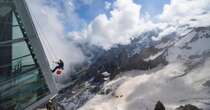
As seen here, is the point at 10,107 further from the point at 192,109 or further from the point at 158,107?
the point at 192,109

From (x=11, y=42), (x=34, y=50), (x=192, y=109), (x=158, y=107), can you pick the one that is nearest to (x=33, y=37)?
(x=34, y=50)

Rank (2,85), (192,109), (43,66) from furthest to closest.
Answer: (192,109)
(43,66)
(2,85)

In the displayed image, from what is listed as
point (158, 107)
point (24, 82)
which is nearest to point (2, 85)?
point (24, 82)

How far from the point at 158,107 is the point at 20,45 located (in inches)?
5066

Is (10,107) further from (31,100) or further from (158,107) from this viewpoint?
(158,107)

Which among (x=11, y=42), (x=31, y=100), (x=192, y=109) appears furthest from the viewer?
(x=192, y=109)

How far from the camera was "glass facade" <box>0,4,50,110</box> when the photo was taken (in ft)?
33.6

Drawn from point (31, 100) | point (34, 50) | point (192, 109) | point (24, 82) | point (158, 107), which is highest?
point (34, 50)

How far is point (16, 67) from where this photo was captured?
1088 cm

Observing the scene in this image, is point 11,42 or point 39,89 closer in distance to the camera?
point 11,42

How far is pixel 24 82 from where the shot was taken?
11.1 meters

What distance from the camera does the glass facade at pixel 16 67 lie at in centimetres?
1023

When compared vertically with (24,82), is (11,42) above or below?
above

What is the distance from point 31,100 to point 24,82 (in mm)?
759
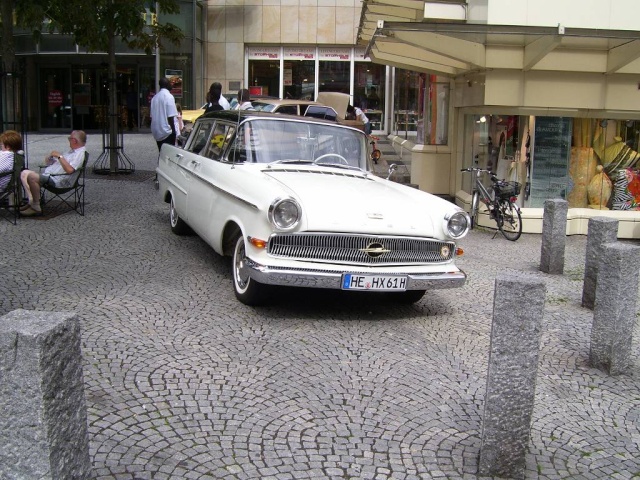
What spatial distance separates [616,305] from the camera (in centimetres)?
532

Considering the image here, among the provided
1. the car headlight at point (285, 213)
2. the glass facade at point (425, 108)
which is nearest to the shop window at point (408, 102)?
the glass facade at point (425, 108)

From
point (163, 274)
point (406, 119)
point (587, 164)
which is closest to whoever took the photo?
point (163, 274)

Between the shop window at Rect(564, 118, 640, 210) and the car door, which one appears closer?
the car door

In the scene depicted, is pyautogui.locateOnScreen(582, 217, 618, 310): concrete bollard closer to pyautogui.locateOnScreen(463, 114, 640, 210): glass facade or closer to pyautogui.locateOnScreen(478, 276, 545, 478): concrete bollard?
pyautogui.locateOnScreen(478, 276, 545, 478): concrete bollard

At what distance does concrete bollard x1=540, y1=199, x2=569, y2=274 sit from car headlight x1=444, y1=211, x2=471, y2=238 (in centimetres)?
238

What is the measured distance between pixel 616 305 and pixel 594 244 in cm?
183

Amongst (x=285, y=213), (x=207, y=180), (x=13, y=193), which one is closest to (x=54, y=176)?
(x=13, y=193)

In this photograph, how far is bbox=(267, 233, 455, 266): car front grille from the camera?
5910 mm

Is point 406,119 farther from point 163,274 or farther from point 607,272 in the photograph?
point 607,272

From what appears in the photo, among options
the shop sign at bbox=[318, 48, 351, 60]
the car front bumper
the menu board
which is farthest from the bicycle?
the shop sign at bbox=[318, 48, 351, 60]


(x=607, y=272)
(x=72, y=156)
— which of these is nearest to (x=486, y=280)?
(x=607, y=272)

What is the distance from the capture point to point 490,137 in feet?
39.3

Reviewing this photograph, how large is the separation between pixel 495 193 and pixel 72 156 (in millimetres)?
5915

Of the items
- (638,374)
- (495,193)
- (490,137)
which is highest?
(490,137)
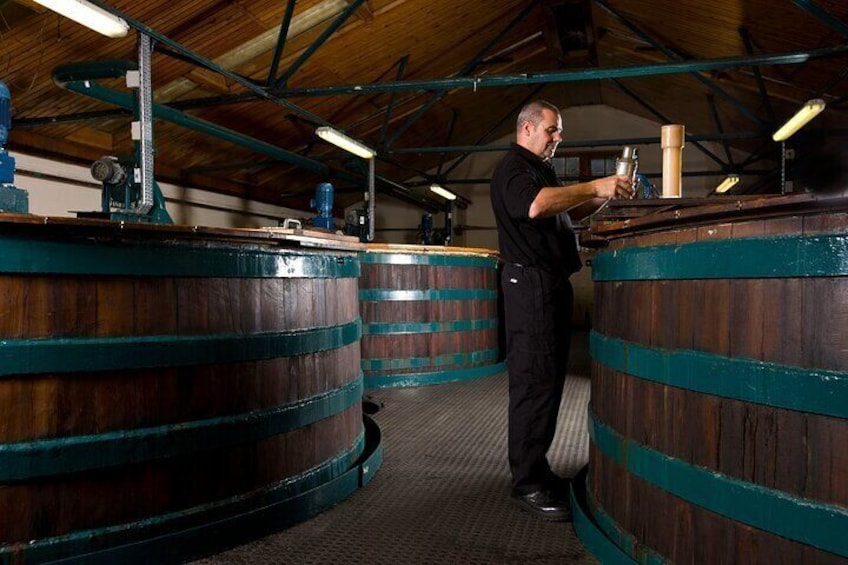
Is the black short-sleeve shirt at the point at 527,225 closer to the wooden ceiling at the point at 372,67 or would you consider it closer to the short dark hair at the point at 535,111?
the short dark hair at the point at 535,111

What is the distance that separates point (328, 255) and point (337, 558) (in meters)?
1.40

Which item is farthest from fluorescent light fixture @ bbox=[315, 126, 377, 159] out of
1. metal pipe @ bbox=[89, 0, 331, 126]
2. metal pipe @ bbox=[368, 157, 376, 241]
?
Result: metal pipe @ bbox=[368, 157, 376, 241]

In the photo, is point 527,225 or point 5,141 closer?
point 527,225

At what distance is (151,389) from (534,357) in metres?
1.64

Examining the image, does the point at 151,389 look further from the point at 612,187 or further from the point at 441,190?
the point at 441,190

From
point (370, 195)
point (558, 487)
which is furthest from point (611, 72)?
point (558, 487)

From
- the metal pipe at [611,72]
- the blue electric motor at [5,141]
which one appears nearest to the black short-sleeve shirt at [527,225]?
the blue electric motor at [5,141]

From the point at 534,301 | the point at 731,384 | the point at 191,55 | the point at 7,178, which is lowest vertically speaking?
the point at 731,384

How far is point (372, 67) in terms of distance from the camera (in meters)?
9.73

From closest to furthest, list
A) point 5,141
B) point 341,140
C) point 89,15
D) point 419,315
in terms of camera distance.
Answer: point 5,141, point 89,15, point 419,315, point 341,140

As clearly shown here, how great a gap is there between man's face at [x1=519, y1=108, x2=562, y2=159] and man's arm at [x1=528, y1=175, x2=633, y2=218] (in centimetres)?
45

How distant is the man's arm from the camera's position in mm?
2467

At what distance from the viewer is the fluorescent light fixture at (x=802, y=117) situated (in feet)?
24.1

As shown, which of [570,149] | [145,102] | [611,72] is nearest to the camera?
[145,102]
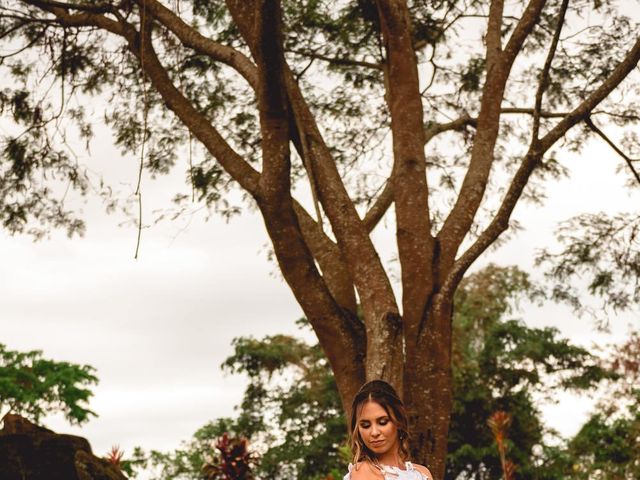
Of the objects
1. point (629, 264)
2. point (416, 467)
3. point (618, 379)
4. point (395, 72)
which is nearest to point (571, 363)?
point (618, 379)

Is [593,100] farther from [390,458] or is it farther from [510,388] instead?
[510,388]

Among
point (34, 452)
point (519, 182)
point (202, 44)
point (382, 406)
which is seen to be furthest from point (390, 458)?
point (34, 452)

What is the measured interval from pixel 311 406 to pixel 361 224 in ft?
56.1

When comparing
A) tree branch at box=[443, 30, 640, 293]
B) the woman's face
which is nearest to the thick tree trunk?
tree branch at box=[443, 30, 640, 293]

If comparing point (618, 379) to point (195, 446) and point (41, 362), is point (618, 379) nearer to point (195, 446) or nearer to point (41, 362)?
point (41, 362)

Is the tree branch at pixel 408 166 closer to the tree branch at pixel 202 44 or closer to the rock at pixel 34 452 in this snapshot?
the tree branch at pixel 202 44

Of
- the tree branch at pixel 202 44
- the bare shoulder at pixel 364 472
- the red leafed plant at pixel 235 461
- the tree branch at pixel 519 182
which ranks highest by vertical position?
the tree branch at pixel 202 44

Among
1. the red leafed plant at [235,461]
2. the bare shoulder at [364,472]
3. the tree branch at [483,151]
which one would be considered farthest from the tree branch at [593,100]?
the bare shoulder at [364,472]

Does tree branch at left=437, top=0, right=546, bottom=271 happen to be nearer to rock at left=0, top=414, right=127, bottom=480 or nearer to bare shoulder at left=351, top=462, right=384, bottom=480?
bare shoulder at left=351, top=462, right=384, bottom=480

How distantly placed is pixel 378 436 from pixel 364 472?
0.16 m

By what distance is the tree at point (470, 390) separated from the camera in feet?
68.2

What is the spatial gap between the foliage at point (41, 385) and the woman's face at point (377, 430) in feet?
48.9

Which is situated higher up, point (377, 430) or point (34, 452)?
point (34, 452)

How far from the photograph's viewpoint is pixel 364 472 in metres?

===============

• WHAT YOU SHOULD DO: Rewrite every line from the one containing "What is the spatial" through the end of the items, keeping the item wording unchanged. In the answers, multiply each number, whether a distance or a coordinate, by 1.1 and round it to its original number of decimal places, with halves rounding up.

• TASK RESULT:
What is the spatial gap between the foliage at point (41, 385) and the woman's face at point (377, 430) in feet?
53.8

Which is situated higher up, point (377, 430) or point (34, 452)?
point (37, 497)

How far from the photograph's viewpoint is pixel 364 472 in metres?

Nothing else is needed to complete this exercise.